The main takeaways from the book. “There are no facts inside the building, so get the hell out.” The author said startups are not rational projects, if you understood the odds, you’d never do it. Founders have visions of future products and they see things no one else does, but unrestrained passion can lead to two mistakes early on. The first mistake is confusing your vision with facts and the second one is equating understanding of the customer’s problem with understanding the feature set you need to build. Also, almost all investors and venture capitalists come from business schools, but business schools mostly teach to administer and execute business models, while startups are completely different: they’re temporary organizations that search for scalable and repeatable business models.
You should have a co-founder in a technology startup, but you don’t necessarily need an MBA. You have to acknowledge that your technology idea is not a company. You (as a technologist) can teach yourself all the business stuff, but that will take a big chunk out of your “coding.” Out of two or more technical co-founders, someone is naturally the most comfortable outside the building (e.g. Gates, Ellison, etc.).

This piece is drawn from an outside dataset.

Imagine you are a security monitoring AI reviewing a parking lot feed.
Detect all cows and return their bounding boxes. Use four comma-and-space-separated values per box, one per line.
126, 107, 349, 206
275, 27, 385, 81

If you are an employee of a startup and you’ve seen the light of customer development, but your CEO hasn’t, you have two options: shut up or leave. The odds of your being able to educate someone in time are very, very low. As a variation of the same point, if you’re the founders of a startup whose investors unfamiliar with the customer development process and you decided to do it after you’ve taken their money, chances are you’ll be ex-founders pretty soon.
Customer development is not a better version of something that preceded it. It’s very radical to those haven’t exposed to it. The worst way to talk about customer development is to evangelize about it.
Interesting parallels between customer development and agile/lean. You need to know the key concepts and wrap your head around them and it’s OK if you lapse on some corner cases. If you started hiring sales people before you have any proof, you just lapsed out of customer development. If you did a big-bang launch, if you spec’d and started building every possible feature, if your investors tell you “it’s Month 7 and the revenue plan says X”, you’ve dropped it. This is very similar to our Agile redneck jokes.
Customer development and agile/lean engineering really go together. Steve acknowledged that they didn’t go well together in the book, but they really do so in the life. He was blunt about waterfall: if your engineering team is doing waterfall, put down this book and step away from it!
What should engineering team do during the customer discovery phase? Assume they are building the product. Execute the original vision, but as soon as you have feedback from the outside, re-plan and change the direction. Customer discovery is not a focus group!
It is intimidating to start customer development without having a viable product. Steve agreed with it recounted an episode from many years ago when he was an engineer and a founder and being so frightened that he “stared at a telephone for three days hoping it would dial itself.” But it was helpful to remember that the purpose was not to sell anything, but to listen.